PAGE EXTRACT:

####

Our focus on the student experience is completely aligned to the aims of our University partners, for whom student experience is a key measure. With students spending more time in their accommodation than on campus, we can demonstrate to Universities how we can support them and their ambitions. This focus has led to 58% of our accommodation being let to Universities through nominations agreements. With an average remaining life of 6 years, our nominations agreements provide income and rental growth certainty on over half of our revenue. In turn, this provides protection from any potential changes to student numbers, and has helped to deliver average occupancy of 98% and rental growth of 3.5% over the last five years.

Students too, expect more from their accommodation and this year, we maintained customer service satisfaction levels - a key performance indicator for us - at high levels, placing us on a par with some of the best European service companies. We also secured excellent results in our independently assessed employee effectiveness and University trust scores. The delivery of great customer service to students and Universities translates into our strong financial performance, delivering occupancy of 98% and rental growth of 3.8% in 2016 (2015: 98%, 3.8%). With our new operating system, PRISM we have also delivered further improvements to our NOI margin and overhead efficiency measure.

Our people, University relationships, the quality of our portfolio, PRISM and the broader operating platform set us apart from the other operators in the sector and will support the ongoing growth in our portfolio, service levels and financial performance.

Operating brilliant buildings

Our strategy is built around the quality, location and scale of our portfolio. We aim to operate buildings that are located in and around the Universities with the best prospects. We believe that our focus on high quality Universities across the UK is the best strategy to achieve continued high levels of occupancy and rental growth. We generate 82% of our income from customers attending high and mid-ranked Universities, increasing to 86% on completion of our development pipeline.

####

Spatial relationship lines
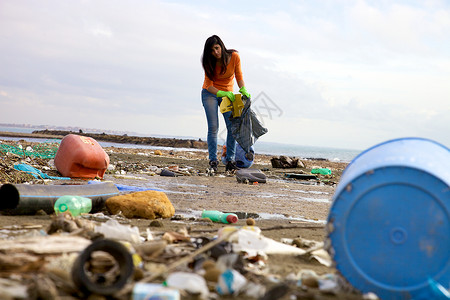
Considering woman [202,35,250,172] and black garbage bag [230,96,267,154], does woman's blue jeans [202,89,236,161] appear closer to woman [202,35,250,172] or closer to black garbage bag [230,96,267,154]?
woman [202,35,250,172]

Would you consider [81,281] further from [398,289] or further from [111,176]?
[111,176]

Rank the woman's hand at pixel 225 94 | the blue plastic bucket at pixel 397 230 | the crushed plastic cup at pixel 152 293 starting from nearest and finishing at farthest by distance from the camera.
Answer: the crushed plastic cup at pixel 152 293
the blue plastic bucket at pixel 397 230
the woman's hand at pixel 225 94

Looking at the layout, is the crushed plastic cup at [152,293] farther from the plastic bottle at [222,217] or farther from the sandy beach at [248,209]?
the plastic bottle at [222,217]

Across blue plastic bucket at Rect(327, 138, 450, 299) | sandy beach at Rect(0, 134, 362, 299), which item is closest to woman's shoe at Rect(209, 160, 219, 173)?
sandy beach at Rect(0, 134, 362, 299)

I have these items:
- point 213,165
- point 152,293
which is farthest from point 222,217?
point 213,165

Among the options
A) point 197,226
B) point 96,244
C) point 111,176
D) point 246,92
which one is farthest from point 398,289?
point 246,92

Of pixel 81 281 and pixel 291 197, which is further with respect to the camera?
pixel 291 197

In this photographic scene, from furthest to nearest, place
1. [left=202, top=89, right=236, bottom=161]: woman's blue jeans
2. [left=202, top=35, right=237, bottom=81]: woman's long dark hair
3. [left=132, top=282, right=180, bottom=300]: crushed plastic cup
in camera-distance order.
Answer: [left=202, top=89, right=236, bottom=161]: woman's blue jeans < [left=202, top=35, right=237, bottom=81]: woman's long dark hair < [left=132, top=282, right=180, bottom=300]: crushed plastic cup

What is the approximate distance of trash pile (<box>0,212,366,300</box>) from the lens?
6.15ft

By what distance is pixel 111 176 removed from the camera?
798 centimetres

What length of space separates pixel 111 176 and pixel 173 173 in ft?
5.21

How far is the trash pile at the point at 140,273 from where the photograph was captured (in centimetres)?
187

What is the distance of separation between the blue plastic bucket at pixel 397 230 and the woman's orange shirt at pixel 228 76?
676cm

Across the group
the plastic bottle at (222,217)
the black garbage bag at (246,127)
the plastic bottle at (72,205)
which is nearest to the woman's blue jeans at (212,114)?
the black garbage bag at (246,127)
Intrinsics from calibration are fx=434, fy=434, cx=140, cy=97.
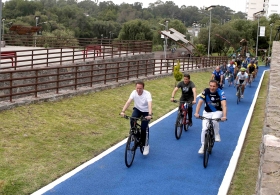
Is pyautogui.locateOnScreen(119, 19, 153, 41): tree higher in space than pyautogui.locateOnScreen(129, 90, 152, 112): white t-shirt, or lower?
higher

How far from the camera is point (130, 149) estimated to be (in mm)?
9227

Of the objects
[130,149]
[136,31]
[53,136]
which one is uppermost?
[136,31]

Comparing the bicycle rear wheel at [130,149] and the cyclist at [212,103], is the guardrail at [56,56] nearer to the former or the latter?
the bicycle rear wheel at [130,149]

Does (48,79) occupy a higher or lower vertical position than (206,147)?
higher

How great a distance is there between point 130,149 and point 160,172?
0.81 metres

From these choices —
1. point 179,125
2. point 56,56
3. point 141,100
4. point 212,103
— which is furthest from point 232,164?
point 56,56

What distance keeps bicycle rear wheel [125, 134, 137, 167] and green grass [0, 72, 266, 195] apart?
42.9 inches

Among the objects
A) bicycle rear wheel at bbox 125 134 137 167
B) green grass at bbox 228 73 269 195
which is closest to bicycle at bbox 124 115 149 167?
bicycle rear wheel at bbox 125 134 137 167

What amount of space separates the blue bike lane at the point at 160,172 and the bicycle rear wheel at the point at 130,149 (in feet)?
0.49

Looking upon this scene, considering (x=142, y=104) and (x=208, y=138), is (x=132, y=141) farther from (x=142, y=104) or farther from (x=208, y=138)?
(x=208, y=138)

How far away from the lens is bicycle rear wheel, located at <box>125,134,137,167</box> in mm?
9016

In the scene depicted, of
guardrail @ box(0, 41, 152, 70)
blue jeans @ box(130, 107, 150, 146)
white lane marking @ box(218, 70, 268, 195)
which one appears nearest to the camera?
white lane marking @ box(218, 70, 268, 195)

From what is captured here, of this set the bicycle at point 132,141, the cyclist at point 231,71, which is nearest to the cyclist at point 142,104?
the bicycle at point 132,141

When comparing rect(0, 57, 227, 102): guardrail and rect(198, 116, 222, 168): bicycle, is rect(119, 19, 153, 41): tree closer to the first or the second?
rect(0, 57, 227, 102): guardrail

####

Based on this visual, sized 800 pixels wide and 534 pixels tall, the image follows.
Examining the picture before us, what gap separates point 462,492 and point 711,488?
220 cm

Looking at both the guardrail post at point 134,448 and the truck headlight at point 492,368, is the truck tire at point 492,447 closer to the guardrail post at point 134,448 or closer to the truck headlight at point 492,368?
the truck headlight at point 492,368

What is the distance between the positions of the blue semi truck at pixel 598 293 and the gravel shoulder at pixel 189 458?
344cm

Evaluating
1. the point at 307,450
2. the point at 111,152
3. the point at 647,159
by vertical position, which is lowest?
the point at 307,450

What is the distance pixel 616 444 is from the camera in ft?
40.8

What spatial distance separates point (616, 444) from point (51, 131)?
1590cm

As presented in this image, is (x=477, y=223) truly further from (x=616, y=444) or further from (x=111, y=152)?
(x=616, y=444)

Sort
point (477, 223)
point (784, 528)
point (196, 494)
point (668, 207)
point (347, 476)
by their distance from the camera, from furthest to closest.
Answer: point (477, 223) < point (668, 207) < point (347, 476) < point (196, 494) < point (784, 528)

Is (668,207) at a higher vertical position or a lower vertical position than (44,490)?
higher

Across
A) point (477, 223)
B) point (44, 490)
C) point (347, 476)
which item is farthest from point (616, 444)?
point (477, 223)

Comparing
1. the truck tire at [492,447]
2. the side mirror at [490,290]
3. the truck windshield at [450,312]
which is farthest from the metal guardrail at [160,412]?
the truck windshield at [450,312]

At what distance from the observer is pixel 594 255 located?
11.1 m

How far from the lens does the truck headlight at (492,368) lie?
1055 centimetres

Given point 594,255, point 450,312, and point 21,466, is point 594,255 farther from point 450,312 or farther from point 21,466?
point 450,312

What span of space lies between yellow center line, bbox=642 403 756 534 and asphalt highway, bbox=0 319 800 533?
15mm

####

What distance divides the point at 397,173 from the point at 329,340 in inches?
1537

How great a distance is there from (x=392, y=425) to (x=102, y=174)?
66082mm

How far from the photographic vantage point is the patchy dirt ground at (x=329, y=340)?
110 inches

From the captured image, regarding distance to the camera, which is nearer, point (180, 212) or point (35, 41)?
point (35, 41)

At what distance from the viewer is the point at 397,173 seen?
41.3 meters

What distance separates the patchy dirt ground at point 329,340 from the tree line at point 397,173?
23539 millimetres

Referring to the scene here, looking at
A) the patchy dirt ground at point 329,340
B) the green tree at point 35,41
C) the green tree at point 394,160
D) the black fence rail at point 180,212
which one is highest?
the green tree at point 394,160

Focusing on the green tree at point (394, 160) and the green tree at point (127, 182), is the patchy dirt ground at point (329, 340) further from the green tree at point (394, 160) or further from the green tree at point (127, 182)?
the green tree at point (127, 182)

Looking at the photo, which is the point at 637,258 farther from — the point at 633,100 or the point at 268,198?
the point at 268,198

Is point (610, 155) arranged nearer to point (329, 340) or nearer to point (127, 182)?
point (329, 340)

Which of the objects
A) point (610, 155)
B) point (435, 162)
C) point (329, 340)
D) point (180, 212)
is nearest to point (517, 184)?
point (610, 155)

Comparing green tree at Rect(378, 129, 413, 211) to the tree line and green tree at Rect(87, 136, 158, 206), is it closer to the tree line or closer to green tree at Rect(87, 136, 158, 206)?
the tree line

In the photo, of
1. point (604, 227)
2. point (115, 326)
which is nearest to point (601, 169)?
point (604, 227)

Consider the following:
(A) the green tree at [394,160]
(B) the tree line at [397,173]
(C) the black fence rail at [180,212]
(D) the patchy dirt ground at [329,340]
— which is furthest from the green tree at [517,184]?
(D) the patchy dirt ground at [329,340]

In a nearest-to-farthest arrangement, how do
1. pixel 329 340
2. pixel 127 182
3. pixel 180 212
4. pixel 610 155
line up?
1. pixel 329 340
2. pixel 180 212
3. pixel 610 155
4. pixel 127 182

####

DIRECTIVES:
a – In the student accommodation text, what share of the accommodation is let to Universities through nominations agreements?
b – Carry the student accommodation text forward from its final sentence.

RESULTS BY TASK:
a – 58%

b –
During 2016, we opened 3,100 new beds, invested GBP12 million in asset management and refurbishment programmes and sold GBP114 million of assets (on a see-through basis). Taking into account these activities together with valuation movements, the value of our investment portfolio (including our share of co-investment vehicles) increased by 14% to GBP2.1 billion as at 31 December 2016 and is valued at an average portfolio yield of 5.45% (2015: GBP1.8 billion and 5.55% yield).

We also made excellent progress with our development pipeline during the year. We completed five new buildings over the summer and secured an additional four new development schemes, which increases our secured development pipeline to 7,000 beds for delivery over the next three years. Construction of all our 2017 openings is progressing in line with plans, planning consents and build contracts are in place for all of our 2018 deliveries and planning permission is in place for all but one of our 2019 schemes.

We are continuing to see attractive development opportunities in strong University markets and we plan to invest selectively in target markets to enhance portfolio quality and deliver target returns. Whilst demand for student accommodation remains strong in London, the fall in land prices over the last 12 months has not been sufficient, when combined with new planning requirements for affordable student housing provision, to enable us to achieve our target returns. We will continue to monitor the situation for opportunities.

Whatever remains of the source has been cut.